From 41b7c05b8d310385f2ab98fd9764c110f380cf87 Mon Sep 17 00:00:00 2001
From: aryanorpe <aryorpe@gmail.com>
Date: Sun, 18 May 2025 14:07:37 +0400
Subject: [PATCH 9/9] Filled up dataset with 100 samples in
 test_process_samples_outputs_input_ids_and_labels function.

Signed-off-by: aryanorpe <aryorpe@gmail.com>
---
 tests/unit/test_data_process.py | 44 +++++++++++++++++++--------------
 1 file changed, 26 insertions(+), 18 deletions(-)

diff --git a/tests/unit/test_data_process.py b/tests/unit/test_data_process.py
index 15b2fe29..fcb1cac9 100644
--- a/tests/unit/test_data_process.py
+++ b/tests/unit/test_data_process.py
@@ -24,29 +24,37 @@ def tokenizer():
 
 
 def test_process_samples_outputs_input_ids_and_labels(tokenizer):
+    # Create a dummy dataset of 100 samples
+    messages = [
+        [
+            {"role": "user", "content": f"Hello {i}"},
+            {"role": "assistant", "content": f"Hi there {i}!"},
+            {"role": "pretraining", "content": f"Pretraining text {i}"},
+        ]
+        for i in range(100)
+    ]
+
+    unmask_flags = [True for _ in range(100)]
+
     dummy_data = Dataset.from_dict(
         {
-            "messages": [
-                [
-                    {"role": "user", "content": "Hello"},
-                    {"role": "assistant", "content": "Hi there!"},
-                    {"role": "pretraining", "content": "Some pretraining text"},
-                ]
-            ],
-            "unmask": [True],
+            "messages": messages,
+            "unmask": unmask_flags,
         }
     )
 
-    # Run the function
-    processed = process_samples(dummy_data, tokenizer, num_cpu_procs=1, batch_size=1)
+    # Use realistic batch size
+    processed = process_samples(dummy_data, tokenizer, num_cpu_procs=1, batch_size=8)
 
-    # Check the structure of the output
+    # Check the structure
     assert "input_ids" in processed.column_names
     assert "labels" in processed.column_names
-
-    # Sanity check one sample
-    sample = processed[0]
-    assert isinstance(sample["input_ids"], list)

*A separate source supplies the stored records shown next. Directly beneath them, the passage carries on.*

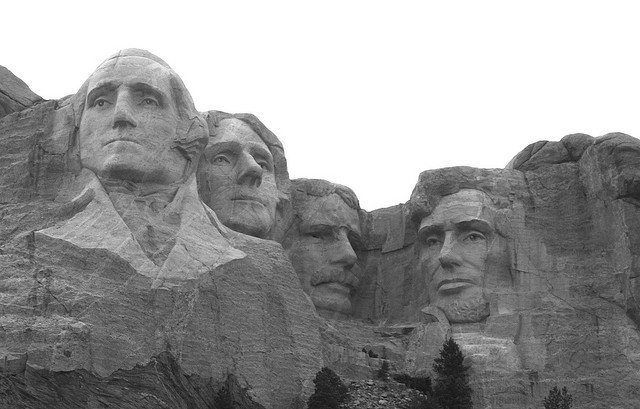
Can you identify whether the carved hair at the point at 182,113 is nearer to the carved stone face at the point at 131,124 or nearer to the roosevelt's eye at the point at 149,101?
the carved stone face at the point at 131,124

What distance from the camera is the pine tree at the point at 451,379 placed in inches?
1201

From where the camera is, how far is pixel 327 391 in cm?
2983

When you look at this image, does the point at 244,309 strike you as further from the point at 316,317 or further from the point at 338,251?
the point at 338,251

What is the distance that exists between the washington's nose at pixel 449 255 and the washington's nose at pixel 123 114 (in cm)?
609

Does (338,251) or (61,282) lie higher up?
(338,251)

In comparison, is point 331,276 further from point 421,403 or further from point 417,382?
point 421,403

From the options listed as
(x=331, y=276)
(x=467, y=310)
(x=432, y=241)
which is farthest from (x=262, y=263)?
(x=432, y=241)

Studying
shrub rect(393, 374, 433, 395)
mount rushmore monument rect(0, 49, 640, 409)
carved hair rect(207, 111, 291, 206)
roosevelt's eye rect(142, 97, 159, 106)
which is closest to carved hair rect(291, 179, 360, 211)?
mount rushmore monument rect(0, 49, 640, 409)

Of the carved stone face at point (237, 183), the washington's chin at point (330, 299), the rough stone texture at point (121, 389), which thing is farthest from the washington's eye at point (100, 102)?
the washington's chin at point (330, 299)

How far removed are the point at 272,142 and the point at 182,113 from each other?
2.86 m

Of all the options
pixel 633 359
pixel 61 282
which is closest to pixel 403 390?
pixel 633 359

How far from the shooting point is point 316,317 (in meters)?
31.4

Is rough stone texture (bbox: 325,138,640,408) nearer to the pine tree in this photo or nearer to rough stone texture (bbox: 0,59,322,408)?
the pine tree

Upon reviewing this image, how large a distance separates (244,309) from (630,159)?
763 centimetres
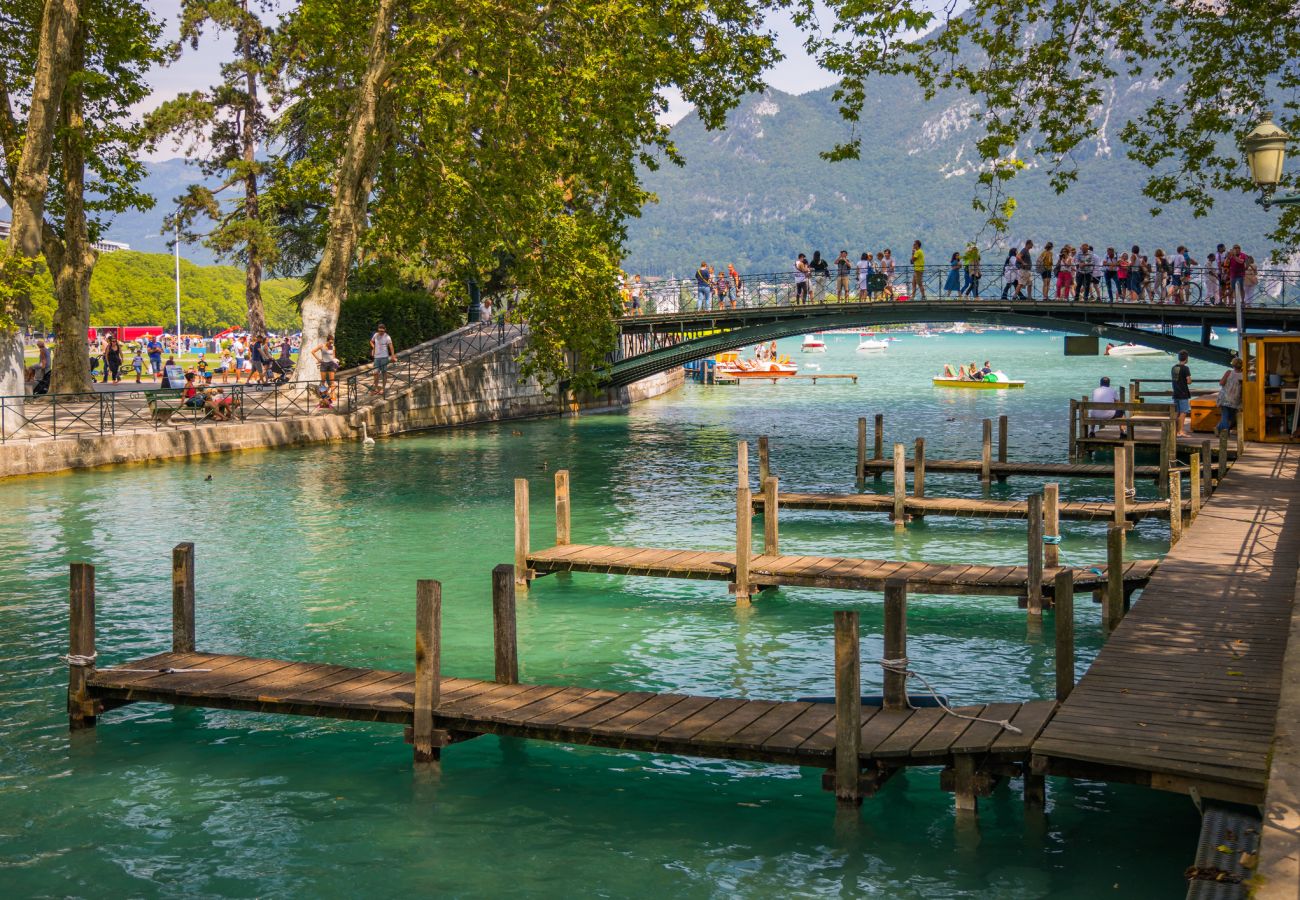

-    assert isinstance(sample["labels"], list)
-    assert len(sample["input_ids"]) == len(sample["labels"])
-    assert all(isinstance(x, int) for x in sample["input_ids"])
+    assert len(processed) == 100
+
+    # Check that input_ids and labels exist and match length for a few random samples
+    for i in [0, 25, 50, 99]:
+        sample = processed[i]
+        assert isinstance(sample["input_ids"], list)
+        assert isinstance(sample["labels"], list)
+        assert len(sample["input_ids"]) == len(sample["labels"])
+        assert all(isinstance(x, int) for x in sample["input_ids"])